Um grupo de hackers chamado ‘TraderTraitor’, ligado à Coreia do Norte, roubou US$ 1,5 bilhão em criptomoedas da plataforma ByBit, o que é considerado o maior furto de criptomoedas da história. O ataque aconteceu em fevereiro, quando os hackers transferiram 400 mil ethereum para um endereço desconhecido, conseguindo burlar a segurança da empresa, que fica em Dubai. O FBI confirmou que a Coreia do Norte se beneficiou desse roubo e que parte dos ativos foi convertida em Bitcoin e outras moedas digitais. Além disso, a Coreia do Norte possui 13.562 Bitcoins, que valem mais de R$ 6,5 bilhões. O FBI também alertou que os recursos roubados devem passar por lavagem antes de serem convertidos em dinheiro normal. O Grupo Lazarus, que ficou famoso em 2014 após atacar a Sony Pictures, também é responsável por outros grandes roubos, incluindo US$ 620 milhões da Ronin Network em 2022 e mais de US$ 300 milhões da casa de câmbio DMM Bitcoin. A Coreia do Norte é considerada uma das nações mais ativas em crimes cibernéticos, com pelo menos seis mil agentes envolvidos. Desde 2017, um painel da ONU informou que o país já roubou mais de US$ 3 bilhões em criptomoedas, que são usados para financiar seu programa de armas nucleares. O Escritório Geral de Reconhecimento, a principal agência de inteligência exterior da Coreia do Norte, coordena essas operações.

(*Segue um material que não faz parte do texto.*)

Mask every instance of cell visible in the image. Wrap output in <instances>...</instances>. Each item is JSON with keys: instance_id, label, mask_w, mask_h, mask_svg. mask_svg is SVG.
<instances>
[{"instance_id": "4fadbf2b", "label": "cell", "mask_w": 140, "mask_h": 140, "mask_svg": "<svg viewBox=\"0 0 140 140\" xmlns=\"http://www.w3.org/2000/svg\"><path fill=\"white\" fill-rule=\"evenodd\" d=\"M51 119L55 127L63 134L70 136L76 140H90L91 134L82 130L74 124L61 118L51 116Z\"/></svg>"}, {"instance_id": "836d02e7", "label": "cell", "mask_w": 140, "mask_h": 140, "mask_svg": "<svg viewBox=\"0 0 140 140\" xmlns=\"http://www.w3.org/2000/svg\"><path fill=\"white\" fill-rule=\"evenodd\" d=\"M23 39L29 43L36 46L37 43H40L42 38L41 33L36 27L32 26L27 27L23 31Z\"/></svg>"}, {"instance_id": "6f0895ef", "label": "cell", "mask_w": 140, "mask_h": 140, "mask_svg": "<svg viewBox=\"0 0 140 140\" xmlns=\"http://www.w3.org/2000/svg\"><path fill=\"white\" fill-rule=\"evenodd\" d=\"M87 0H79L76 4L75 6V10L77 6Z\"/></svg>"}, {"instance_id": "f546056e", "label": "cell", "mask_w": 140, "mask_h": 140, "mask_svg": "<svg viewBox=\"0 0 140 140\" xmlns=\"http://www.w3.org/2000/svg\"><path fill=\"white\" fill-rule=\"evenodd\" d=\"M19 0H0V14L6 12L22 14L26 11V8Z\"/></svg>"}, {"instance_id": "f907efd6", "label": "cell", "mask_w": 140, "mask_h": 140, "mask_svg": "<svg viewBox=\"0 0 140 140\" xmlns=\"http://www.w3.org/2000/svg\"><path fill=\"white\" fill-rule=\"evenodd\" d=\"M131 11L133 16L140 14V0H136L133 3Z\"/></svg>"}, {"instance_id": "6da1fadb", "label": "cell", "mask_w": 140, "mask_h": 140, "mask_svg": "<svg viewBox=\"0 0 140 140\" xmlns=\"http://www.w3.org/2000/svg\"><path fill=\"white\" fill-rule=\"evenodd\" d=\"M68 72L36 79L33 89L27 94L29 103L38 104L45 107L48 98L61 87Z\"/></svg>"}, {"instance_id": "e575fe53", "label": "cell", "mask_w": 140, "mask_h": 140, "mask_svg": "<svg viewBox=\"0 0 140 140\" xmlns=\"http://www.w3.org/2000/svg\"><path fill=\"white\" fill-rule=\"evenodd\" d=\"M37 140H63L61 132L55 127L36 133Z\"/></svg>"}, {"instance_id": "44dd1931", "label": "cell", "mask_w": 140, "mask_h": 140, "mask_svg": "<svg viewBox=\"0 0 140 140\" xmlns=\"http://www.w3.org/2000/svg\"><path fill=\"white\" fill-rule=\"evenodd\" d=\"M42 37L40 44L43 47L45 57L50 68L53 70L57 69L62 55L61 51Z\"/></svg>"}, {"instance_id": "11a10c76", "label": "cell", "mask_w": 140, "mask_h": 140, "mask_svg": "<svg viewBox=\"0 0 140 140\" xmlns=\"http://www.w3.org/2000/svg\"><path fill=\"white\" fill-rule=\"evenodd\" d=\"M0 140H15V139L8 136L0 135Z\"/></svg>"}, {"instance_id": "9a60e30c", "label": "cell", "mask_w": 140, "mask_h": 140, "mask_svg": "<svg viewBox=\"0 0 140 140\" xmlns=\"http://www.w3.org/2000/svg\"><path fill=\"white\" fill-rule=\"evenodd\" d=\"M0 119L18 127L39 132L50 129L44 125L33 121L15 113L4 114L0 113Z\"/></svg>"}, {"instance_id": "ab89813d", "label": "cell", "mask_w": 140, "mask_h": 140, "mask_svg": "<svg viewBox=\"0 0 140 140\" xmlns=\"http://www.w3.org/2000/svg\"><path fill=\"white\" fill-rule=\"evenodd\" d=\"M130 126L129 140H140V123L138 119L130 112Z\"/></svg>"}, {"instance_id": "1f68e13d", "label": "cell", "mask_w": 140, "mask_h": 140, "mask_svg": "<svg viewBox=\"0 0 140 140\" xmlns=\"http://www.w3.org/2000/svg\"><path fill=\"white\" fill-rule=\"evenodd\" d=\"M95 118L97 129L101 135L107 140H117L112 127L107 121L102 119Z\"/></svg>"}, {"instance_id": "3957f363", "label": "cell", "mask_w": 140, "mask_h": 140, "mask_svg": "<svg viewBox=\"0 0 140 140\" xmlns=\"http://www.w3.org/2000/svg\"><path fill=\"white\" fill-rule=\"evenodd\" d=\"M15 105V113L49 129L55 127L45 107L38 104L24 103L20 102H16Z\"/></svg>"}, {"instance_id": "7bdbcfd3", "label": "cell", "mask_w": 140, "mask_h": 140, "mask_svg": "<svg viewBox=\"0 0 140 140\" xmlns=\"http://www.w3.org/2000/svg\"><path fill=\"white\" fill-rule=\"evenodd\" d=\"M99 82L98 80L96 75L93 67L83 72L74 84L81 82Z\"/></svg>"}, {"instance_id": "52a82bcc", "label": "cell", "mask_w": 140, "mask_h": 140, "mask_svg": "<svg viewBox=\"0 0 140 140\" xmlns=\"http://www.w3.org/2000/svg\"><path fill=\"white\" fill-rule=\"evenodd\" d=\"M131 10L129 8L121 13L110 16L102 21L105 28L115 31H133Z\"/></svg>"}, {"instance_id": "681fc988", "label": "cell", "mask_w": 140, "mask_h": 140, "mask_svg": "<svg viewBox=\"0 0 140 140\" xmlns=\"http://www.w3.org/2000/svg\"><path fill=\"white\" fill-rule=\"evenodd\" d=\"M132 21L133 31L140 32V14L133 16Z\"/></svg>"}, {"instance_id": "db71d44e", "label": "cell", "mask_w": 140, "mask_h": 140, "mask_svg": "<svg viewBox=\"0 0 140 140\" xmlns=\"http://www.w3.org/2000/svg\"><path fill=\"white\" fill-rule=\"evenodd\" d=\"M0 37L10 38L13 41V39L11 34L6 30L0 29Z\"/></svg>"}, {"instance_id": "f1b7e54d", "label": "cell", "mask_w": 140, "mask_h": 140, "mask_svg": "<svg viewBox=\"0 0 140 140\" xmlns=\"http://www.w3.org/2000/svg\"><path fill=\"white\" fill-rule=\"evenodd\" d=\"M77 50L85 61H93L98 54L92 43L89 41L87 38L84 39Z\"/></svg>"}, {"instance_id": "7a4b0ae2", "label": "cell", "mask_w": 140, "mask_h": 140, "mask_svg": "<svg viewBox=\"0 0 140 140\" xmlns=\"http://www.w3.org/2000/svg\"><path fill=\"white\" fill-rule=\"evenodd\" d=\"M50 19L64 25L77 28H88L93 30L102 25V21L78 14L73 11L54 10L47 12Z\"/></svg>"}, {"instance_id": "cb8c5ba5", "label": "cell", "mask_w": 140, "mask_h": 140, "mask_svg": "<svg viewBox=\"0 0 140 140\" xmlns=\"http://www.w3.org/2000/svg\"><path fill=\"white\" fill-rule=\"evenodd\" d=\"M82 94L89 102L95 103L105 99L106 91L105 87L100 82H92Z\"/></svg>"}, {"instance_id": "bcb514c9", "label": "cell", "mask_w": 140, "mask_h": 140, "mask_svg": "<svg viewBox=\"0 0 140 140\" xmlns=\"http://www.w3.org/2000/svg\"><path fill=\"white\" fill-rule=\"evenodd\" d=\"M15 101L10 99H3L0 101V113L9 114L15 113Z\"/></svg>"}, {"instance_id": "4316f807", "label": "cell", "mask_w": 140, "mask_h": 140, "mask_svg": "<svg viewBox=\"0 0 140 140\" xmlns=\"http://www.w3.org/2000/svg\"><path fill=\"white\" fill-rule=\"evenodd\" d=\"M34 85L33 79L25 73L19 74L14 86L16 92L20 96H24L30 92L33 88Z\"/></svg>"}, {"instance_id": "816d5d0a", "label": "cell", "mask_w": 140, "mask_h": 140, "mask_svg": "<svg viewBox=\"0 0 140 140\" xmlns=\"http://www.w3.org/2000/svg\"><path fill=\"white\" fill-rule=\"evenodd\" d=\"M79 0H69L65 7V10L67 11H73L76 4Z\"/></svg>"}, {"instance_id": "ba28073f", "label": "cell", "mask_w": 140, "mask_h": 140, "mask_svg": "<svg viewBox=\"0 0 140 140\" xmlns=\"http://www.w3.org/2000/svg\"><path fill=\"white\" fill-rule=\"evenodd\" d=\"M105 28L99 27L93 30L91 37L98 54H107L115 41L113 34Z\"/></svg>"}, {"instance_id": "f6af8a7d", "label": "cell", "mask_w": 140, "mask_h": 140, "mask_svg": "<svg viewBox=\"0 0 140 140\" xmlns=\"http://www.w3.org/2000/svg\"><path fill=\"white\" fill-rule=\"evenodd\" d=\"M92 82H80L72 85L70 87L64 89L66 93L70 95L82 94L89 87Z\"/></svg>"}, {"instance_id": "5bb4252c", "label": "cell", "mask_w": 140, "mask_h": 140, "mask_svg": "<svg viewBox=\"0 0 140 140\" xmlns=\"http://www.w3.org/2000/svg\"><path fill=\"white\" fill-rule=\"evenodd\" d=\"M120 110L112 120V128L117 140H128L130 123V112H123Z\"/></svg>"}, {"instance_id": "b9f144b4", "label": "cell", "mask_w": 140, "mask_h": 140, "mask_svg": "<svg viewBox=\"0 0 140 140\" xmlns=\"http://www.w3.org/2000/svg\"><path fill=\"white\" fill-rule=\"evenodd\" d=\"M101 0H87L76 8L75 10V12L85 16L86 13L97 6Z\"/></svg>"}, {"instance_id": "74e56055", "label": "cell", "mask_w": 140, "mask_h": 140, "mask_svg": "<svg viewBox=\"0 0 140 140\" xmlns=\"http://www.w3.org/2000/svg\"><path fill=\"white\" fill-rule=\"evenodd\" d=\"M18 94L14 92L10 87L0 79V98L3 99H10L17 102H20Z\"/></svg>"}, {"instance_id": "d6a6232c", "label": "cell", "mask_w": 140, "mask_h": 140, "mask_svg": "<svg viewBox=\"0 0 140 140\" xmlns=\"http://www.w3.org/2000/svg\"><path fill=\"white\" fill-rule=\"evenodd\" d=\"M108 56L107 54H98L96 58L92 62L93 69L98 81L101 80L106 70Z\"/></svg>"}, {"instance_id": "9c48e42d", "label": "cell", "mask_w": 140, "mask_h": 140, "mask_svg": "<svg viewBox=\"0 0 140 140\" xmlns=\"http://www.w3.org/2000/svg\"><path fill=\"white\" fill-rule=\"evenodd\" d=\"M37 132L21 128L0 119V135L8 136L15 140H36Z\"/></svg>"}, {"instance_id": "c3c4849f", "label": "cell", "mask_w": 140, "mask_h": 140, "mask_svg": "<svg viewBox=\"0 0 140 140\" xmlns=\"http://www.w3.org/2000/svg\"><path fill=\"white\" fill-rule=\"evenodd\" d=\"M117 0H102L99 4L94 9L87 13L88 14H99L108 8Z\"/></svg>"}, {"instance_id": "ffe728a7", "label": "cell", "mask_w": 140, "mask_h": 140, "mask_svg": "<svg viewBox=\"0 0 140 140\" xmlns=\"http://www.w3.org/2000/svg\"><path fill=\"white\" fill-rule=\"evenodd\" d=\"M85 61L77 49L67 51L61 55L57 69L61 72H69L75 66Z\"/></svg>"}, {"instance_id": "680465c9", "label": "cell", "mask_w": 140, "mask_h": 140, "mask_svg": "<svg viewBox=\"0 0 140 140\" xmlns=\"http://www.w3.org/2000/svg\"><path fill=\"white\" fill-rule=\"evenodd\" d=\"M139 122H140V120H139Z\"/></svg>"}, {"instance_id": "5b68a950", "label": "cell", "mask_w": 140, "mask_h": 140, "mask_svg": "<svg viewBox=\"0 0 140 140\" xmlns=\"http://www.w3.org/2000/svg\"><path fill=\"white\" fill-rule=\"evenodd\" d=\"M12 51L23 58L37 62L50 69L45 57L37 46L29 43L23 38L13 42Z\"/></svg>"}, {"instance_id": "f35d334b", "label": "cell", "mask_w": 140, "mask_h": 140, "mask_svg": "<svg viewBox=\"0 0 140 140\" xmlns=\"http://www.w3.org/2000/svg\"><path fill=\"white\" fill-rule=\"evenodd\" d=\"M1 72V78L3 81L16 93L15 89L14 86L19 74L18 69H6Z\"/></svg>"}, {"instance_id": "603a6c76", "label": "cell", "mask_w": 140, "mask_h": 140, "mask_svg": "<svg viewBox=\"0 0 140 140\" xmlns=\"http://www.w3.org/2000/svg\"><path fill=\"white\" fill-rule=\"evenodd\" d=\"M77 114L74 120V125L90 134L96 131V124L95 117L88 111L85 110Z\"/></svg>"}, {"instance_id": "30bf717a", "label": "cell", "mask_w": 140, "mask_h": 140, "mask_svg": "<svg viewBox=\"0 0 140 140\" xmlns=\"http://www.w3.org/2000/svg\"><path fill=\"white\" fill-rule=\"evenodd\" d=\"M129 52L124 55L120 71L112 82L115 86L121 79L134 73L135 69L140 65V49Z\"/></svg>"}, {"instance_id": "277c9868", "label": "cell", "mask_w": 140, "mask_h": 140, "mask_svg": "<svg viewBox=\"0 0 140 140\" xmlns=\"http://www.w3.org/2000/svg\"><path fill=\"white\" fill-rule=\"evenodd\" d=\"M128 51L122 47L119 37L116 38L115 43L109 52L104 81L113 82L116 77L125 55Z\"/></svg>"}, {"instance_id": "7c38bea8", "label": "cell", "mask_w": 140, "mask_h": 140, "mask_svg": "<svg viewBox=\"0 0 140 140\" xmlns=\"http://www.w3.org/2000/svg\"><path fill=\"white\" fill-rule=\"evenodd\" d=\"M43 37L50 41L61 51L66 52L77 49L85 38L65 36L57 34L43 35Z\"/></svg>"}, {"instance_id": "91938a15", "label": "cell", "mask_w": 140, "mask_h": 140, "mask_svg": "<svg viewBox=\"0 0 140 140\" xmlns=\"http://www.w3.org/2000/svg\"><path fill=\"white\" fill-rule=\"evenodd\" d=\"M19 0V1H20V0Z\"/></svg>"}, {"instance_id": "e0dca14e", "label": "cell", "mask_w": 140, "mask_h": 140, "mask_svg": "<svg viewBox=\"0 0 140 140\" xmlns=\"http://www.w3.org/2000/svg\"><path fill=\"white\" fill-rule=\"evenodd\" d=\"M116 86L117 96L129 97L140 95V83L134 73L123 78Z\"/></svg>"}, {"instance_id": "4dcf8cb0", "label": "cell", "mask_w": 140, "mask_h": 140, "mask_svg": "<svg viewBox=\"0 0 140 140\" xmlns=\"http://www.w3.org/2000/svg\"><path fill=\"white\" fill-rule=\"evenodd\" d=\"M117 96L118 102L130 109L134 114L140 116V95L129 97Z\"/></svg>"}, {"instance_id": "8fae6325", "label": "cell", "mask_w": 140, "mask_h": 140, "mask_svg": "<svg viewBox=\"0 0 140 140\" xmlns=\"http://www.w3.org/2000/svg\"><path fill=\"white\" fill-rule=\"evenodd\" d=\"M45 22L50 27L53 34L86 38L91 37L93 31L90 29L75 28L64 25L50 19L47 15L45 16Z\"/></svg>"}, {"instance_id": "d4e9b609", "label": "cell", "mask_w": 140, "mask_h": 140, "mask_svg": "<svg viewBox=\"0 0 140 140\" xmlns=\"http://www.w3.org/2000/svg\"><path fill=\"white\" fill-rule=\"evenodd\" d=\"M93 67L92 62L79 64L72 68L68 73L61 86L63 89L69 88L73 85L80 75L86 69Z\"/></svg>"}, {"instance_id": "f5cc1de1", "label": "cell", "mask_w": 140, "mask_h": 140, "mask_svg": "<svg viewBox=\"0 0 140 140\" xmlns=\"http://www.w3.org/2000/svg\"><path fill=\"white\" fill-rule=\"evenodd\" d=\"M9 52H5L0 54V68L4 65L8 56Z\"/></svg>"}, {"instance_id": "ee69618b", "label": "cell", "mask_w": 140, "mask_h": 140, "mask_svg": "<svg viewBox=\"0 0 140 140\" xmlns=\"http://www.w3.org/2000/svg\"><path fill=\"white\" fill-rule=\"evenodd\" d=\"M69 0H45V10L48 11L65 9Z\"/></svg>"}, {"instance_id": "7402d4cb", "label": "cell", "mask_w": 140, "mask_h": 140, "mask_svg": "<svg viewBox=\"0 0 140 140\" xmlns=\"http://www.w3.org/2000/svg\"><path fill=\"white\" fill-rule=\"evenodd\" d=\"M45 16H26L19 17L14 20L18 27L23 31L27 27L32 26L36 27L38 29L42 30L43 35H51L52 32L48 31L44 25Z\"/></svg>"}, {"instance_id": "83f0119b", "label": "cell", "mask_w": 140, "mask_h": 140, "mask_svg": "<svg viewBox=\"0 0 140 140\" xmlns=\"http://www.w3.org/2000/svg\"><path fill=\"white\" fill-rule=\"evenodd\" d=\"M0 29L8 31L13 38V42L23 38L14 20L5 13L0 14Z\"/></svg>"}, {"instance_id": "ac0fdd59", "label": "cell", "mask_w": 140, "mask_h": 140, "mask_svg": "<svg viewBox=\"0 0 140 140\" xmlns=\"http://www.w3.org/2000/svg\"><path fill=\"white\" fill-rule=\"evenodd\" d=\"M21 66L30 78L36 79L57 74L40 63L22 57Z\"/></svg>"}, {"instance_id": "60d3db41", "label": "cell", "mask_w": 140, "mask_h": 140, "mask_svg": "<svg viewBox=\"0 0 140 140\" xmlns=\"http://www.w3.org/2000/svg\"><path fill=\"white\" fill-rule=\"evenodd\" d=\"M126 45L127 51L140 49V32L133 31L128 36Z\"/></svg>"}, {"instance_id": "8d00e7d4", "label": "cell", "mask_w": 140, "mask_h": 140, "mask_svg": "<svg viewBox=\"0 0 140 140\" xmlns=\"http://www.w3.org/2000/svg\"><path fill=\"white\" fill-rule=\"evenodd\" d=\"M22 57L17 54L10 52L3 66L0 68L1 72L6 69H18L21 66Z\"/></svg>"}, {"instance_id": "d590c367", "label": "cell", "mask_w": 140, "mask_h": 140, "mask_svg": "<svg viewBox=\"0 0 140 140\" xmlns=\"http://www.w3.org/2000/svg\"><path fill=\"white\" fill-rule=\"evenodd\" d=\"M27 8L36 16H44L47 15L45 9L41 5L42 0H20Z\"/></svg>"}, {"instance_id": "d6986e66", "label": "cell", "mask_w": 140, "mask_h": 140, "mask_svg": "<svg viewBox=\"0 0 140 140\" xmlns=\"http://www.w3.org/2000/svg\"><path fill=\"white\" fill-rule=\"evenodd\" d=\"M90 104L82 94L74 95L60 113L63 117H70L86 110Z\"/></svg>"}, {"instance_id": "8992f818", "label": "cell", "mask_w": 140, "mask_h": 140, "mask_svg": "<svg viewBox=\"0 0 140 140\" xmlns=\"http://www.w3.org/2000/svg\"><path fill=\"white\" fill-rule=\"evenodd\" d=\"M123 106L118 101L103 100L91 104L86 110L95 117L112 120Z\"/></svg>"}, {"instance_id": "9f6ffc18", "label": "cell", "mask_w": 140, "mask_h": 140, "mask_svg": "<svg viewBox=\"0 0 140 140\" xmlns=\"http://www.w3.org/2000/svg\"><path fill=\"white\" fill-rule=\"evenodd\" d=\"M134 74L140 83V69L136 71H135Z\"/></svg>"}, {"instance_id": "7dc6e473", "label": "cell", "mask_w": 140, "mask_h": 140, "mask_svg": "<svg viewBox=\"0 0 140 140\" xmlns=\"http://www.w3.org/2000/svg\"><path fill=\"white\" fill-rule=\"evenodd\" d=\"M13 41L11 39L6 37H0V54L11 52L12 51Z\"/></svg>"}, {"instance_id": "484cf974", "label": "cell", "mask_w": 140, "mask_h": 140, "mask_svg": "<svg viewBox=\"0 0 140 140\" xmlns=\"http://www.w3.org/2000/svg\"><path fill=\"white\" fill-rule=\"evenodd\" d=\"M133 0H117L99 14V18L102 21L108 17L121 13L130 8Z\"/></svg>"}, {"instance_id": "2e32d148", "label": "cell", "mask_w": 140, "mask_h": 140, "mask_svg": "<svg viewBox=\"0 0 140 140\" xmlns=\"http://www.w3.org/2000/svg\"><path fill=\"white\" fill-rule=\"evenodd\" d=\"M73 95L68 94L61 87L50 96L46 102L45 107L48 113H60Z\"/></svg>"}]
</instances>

Um grupo de hackers conhecido como ‘TraderTraitor’, vinculado à Coreia do Norte, realizou um roubo de US$ 1,5 bilhão em criptoativos da plataforma ByBit, o que representa o maior furto de criptomoedas da história. O ataque ocorreu em fevereiro, quando os cibercriminosos conseguiram transferir 400 mil criptoativos ethereum para um endereço desconhecido, burlando os protocolos de segurança da empresa, que tem sede em Dubai.
O FBI (Polícia Federal dos Estados Unidos) confirmou que a Coreia do Norte se beneficiou desse roubo, que também inclui a conversão de parte dos ativos em Bitcoin e outras moedas digitais. A Binance News reportou que o país acumula ainda 13.562 Bitcoins, totalizando mais de R$ 6,5 bilhões. O FBI alertou que os recursos roubados devem passar por processos de lavagem antes de serem convertidos em moeda fiduciária.
O Grupo Lazarus, que ganhou notoriedade em dois mil e quatorze após o ataque à Sony Pictures, também é responsável por outros crimes cibernéticos significativos. Em dois mil e vinte e dois, o grupo foi acusado de roubar US$ 620 milhões da Ronin Network, além de um furto de mais de US$ 300 milhões da casa de câmbio DMM Bitcoin. A Coreia do Norte, através de seu programa de guerra cibernética, é considerada uma das nações mais ativas em cibercrimes, com um efetivo de pelo menos seis mil agentes.
Desde dois mil e dezessete, um painel da ONU afirmou que o país já roubou mais de US$ 3 bilhões em criptomoedas, com os fundos sendo utilizados para financiar seu programa de armas nucleares. O Escritório Geral de Reconhecimento, principal agência de inteligência exterior da Coreia do Norte, é apontado como responsável por coordenar essas operações cibernéticas.